Le viol et la violence sexuelle sont systématiquement utilisés comme armes de guerre, affectant de manière disproportionnée les femmes et les filles ukrainiennes. La reconnaissance et l’éradication des conséquences genrées de cette guerre doivent être au centre de toute initiative de paix et d’obligation de rendre des comptes.
À l’approche du troisième anniversaire de l’agression contre l’Ukraine, les sociétés civiles ukrainienne et russe ont lancé une campagne commune sous le slogan « L’humain avant tout ! » afin de rappeler que la priorité absolue de toute paix juste en Ukraine doit être la libération de tous les civils ukrainiens détenus dans les prisons russes, de tous les prisonniers de guerre ukrainiens et russes, de tous les enfants ukrainiens déportés en Russie ainsi que de tous les prisonniers politiques russes incarcérés pour leur opposition à la guerre. Cette campagne vise à préserver des vies humaines.
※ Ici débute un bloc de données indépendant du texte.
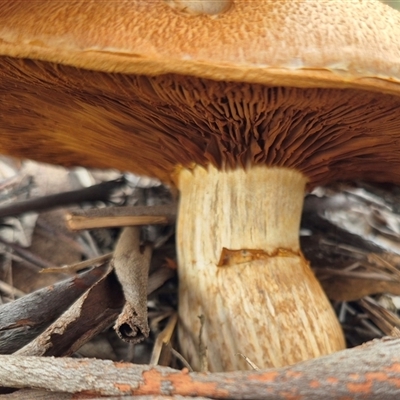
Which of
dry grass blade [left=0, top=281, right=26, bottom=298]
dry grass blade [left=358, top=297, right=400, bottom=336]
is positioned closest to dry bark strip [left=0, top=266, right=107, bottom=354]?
dry grass blade [left=0, top=281, right=26, bottom=298]

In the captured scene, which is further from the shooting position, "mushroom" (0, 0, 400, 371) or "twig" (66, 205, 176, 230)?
"twig" (66, 205, 176, 230)

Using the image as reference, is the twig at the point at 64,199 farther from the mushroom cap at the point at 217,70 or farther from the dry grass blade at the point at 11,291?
the mushroom cap at the point at 217,70

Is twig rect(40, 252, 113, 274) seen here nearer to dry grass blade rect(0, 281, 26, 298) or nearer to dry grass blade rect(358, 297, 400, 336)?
dry grass blade rect(0, 281, 26, 298)

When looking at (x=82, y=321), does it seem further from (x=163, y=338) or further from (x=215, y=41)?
(x=215, y=41)

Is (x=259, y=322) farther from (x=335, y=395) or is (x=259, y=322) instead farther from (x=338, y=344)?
(x=335, y=395)

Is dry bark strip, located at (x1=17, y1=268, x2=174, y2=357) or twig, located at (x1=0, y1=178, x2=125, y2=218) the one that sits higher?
twig, located at (x1=0, y1=178, x2=125, y2=218)

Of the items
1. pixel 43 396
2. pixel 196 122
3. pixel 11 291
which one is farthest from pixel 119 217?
pixel 43 396
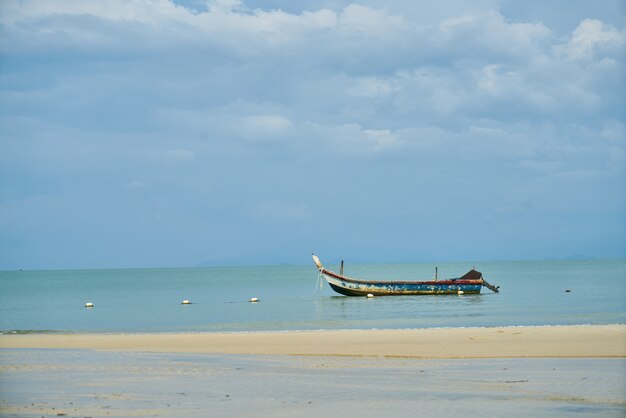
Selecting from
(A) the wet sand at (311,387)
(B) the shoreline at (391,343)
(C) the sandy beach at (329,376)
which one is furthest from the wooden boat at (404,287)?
(A) the wet sand at (311,387)

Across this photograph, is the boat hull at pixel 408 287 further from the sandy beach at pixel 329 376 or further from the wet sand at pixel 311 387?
the wet sand at pixel 311 387

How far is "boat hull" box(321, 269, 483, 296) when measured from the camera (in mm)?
55562

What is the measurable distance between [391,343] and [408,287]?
109 feet

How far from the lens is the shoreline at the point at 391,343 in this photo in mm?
19875

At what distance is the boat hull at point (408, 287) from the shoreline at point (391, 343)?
2850cm

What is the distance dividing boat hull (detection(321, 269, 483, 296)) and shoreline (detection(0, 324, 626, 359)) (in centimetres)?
2850

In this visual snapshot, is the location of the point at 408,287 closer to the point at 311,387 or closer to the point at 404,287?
the point at 404,287

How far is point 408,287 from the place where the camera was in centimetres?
5575

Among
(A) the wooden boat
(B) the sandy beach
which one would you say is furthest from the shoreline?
(A) the wooden boat

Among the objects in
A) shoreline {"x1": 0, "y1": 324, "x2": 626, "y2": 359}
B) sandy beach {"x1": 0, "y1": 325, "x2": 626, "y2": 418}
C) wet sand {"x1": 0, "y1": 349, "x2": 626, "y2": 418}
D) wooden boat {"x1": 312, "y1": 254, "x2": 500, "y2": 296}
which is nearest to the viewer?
wet sand {"x1": 0, "y1": 349, "x2": 626, "y2": 418}

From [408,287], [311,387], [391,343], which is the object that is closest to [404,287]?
[408,287]

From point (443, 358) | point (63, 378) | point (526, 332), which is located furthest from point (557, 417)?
point (526, 332)

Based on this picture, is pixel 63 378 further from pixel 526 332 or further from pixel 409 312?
pixel 409 312

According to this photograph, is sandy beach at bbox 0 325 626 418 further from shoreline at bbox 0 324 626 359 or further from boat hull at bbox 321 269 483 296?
boat hull at bbox 321 269 483 296
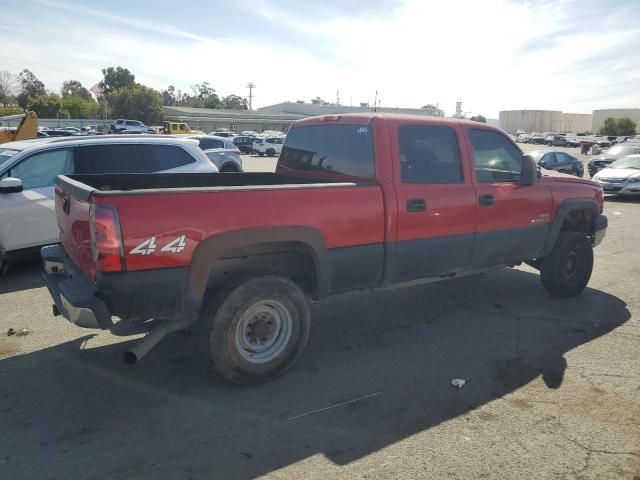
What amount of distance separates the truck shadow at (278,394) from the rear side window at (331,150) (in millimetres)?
1603

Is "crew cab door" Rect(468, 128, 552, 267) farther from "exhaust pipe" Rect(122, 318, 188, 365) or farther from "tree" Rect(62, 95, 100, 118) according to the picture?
"tree" Rect(62, 95, 100, 118)

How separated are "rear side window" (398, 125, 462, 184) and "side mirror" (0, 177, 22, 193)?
4629 millimetres

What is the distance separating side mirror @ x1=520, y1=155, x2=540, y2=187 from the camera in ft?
17.3

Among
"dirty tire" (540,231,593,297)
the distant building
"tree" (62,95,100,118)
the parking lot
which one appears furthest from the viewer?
the distant building

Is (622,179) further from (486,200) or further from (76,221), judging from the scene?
(76,221)

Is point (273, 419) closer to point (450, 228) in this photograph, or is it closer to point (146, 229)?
point (146, 229)

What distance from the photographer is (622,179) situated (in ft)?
51.2

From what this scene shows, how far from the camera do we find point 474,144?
16.9 ft

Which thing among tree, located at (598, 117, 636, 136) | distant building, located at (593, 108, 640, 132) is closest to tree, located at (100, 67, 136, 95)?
tree, located at (598, 117, 636, 136)

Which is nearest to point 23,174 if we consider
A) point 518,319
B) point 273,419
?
point 273,419

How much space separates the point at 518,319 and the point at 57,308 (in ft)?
14.5

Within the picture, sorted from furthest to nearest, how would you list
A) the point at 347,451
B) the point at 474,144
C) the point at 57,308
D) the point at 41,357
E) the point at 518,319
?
the point at 518,319 < the point at 474,144 < the point at 41,357 < the point at 57,308 < the point at 347,451

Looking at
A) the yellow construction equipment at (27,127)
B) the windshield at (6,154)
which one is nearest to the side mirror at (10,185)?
the windshield at (6,154)

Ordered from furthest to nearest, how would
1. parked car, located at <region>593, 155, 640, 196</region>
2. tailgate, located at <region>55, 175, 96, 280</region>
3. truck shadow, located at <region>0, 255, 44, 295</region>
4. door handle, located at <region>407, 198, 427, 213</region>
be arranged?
parked car, located at <region>593, 155, 640, 196</region>
truck shadow, located at <region>0, 255, 44, 295</region>
door handle, located at <region>407, 198, 427, 213</region>
tailgate, located at <region>55, 175, 96, 280</region>
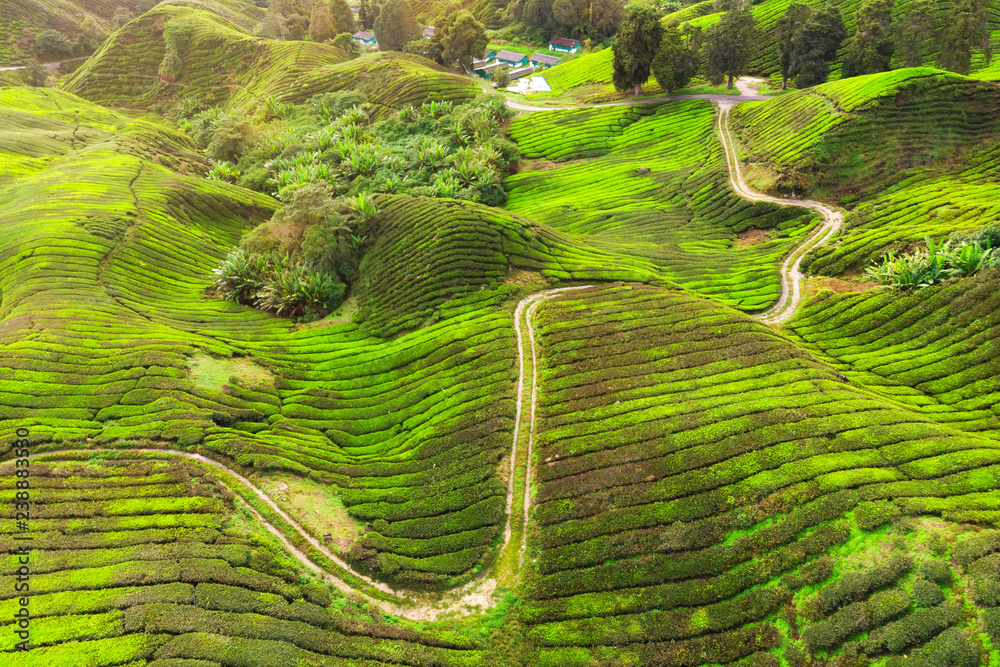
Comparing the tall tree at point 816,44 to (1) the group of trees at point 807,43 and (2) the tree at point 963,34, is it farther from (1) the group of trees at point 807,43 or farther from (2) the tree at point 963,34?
(2) the tree at point 963,34

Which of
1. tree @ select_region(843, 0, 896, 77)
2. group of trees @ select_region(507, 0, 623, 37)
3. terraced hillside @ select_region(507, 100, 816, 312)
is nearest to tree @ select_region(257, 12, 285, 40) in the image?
group of trees @ select_region(507, 0, 623, 37)

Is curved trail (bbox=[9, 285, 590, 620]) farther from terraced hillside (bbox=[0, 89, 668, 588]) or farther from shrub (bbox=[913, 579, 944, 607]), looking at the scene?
shrub (bbox=[913, 579, 944, 607])

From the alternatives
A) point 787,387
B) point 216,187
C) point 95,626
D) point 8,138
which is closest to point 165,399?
point 95,626

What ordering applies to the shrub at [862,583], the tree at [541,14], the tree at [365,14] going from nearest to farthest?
the shrub at [862,583], the tree at [541,14], the tree at [365,14]

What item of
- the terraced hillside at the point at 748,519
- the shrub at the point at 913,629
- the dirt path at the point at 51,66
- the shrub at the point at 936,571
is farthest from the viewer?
the dirt path at the point at 51,66

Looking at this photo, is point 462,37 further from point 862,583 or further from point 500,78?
point 862,583

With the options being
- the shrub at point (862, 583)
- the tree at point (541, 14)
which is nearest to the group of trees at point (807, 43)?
the tree at point (541, 14)
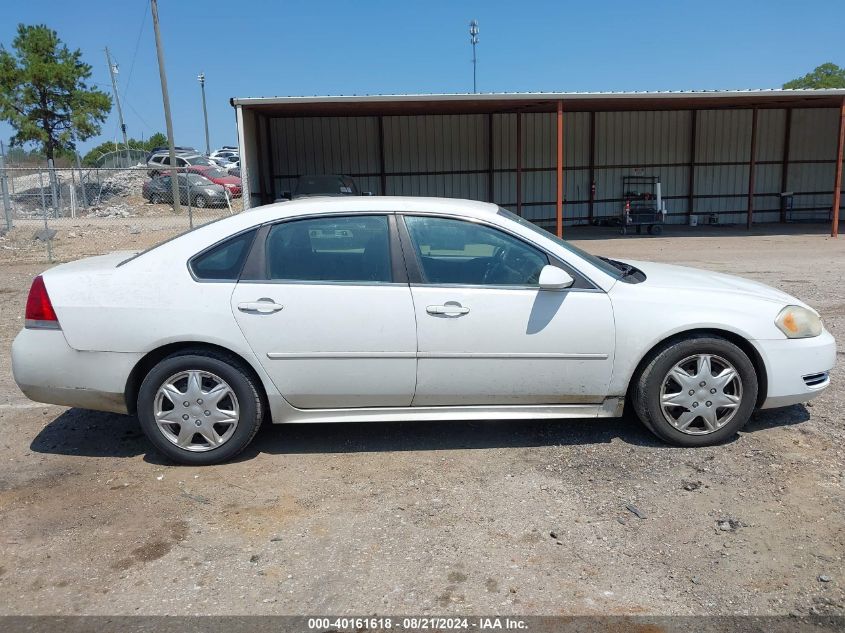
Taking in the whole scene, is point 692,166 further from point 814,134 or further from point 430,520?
point 430,520

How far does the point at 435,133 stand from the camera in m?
21.2

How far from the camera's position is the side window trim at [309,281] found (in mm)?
4266

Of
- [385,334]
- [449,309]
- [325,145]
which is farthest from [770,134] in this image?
[385,334]

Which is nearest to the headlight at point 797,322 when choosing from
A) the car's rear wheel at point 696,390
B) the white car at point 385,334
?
the white car at point 385,334

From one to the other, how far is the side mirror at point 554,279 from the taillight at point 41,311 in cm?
289

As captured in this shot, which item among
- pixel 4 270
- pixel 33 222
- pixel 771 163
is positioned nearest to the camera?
pixel 4 270

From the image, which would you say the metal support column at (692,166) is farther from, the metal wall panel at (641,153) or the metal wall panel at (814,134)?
the metal wall panel at (814,134)

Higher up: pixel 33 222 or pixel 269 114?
pixel 269 114

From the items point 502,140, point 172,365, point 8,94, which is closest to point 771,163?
point 502,140

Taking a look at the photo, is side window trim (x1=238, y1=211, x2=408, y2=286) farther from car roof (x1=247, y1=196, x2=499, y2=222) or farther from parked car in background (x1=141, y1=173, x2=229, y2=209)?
parked car in background (x1=141, y1=173, x2=229, y2=209)

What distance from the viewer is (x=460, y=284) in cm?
429

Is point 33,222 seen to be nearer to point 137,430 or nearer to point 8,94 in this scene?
point 8,94

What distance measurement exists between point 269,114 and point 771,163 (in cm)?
1551

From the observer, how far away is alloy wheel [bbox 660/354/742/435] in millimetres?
4371
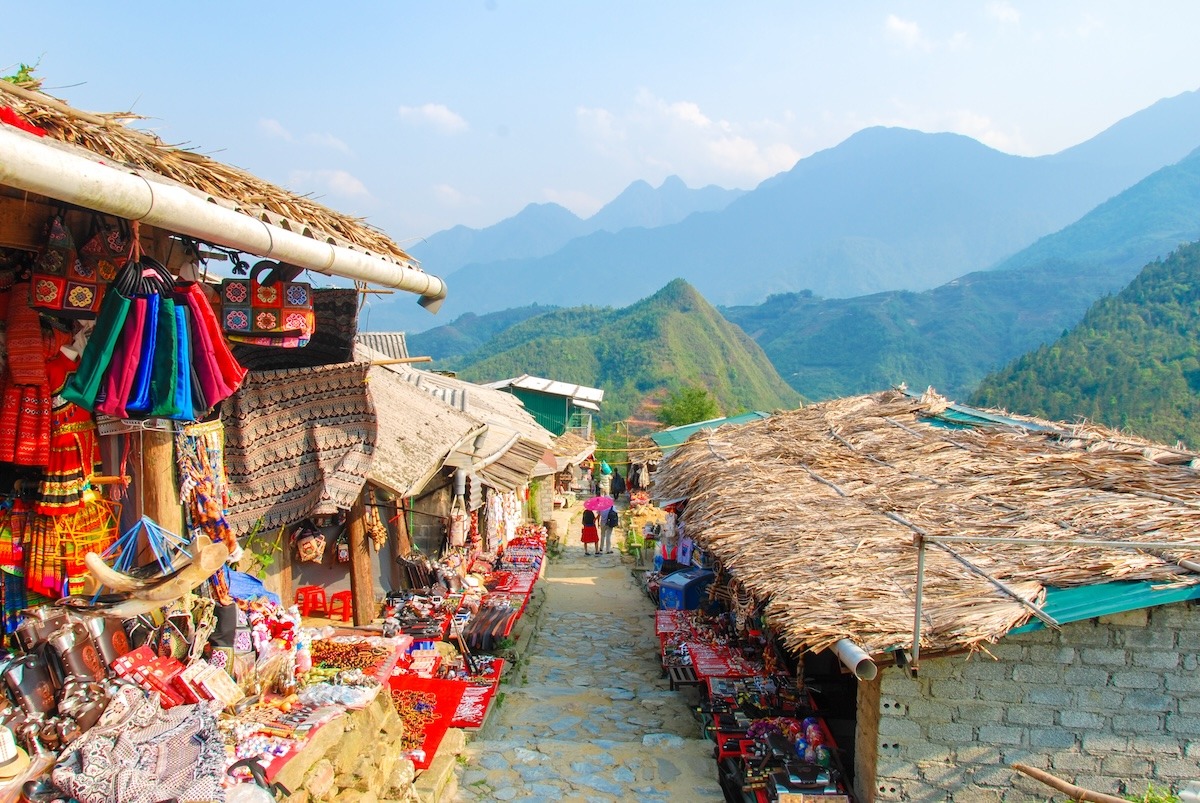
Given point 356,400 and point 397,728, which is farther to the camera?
point 356,400

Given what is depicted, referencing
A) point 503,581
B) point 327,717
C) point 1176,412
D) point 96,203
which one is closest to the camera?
point 96,203

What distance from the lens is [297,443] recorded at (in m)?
7.70

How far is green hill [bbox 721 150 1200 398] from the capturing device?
9862 centimetres

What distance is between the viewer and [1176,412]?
32344 millimetres

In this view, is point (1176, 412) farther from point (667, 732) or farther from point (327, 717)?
point (327, 717)

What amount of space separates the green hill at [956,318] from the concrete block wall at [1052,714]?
86.3m

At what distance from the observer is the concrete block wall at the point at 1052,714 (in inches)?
247

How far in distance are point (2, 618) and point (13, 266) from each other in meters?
2.14

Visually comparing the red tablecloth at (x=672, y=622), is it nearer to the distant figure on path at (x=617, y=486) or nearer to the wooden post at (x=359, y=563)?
the wooden post at (x=359, y=563)

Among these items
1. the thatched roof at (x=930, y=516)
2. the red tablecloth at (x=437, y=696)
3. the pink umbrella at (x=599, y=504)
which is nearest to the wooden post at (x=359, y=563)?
the red tablecloth at (x=437, y=696)

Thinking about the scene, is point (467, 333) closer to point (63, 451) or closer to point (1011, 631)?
point (63, 451)

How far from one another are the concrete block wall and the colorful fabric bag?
5.42 metres

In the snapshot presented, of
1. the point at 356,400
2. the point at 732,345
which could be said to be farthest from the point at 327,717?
the point at 732,345

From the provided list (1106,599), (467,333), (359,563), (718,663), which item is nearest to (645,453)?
(718,663)
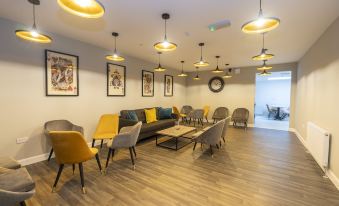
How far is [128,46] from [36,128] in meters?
2.78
En trois ans de guerre, le gouvernement russe a rendu les corps de 160 Ukrainiens morts en détention dans les prisons russes, mais le nombre réel des décès est probablement bien plus élevé. Les autorités russes sont responsables de toutes ces morts en détention, y compris celle de la journaliste et défenseure des droits humains ukrainienne Victoria Roshchyna. Depuis près de six mois, elles refusent de restituer son corps à sa famille en Ukraine pour une enquête indépendante sur les causes et les circonstances de son décès. Tous les cas de décès en détention doivent faire l’objet d’une enquête indépendante conforme aux normes internationales pour établir la vérité et traduire les coupables en justice.
Être solidaire des victimes de la guerre contre l’Ukraine signifie exiger la justice. Toute tentative visant à saper le travail de la Cour pénale internationale (CPI) et à détruire l’architecture judiciaire internationale crée un précédent dangereux, qui compromet l’ordre fondé sur le droit international en le remplaçant par un « ordre fondé sur des règles », ouvrant la voie à l’arbitraire et à la politisation.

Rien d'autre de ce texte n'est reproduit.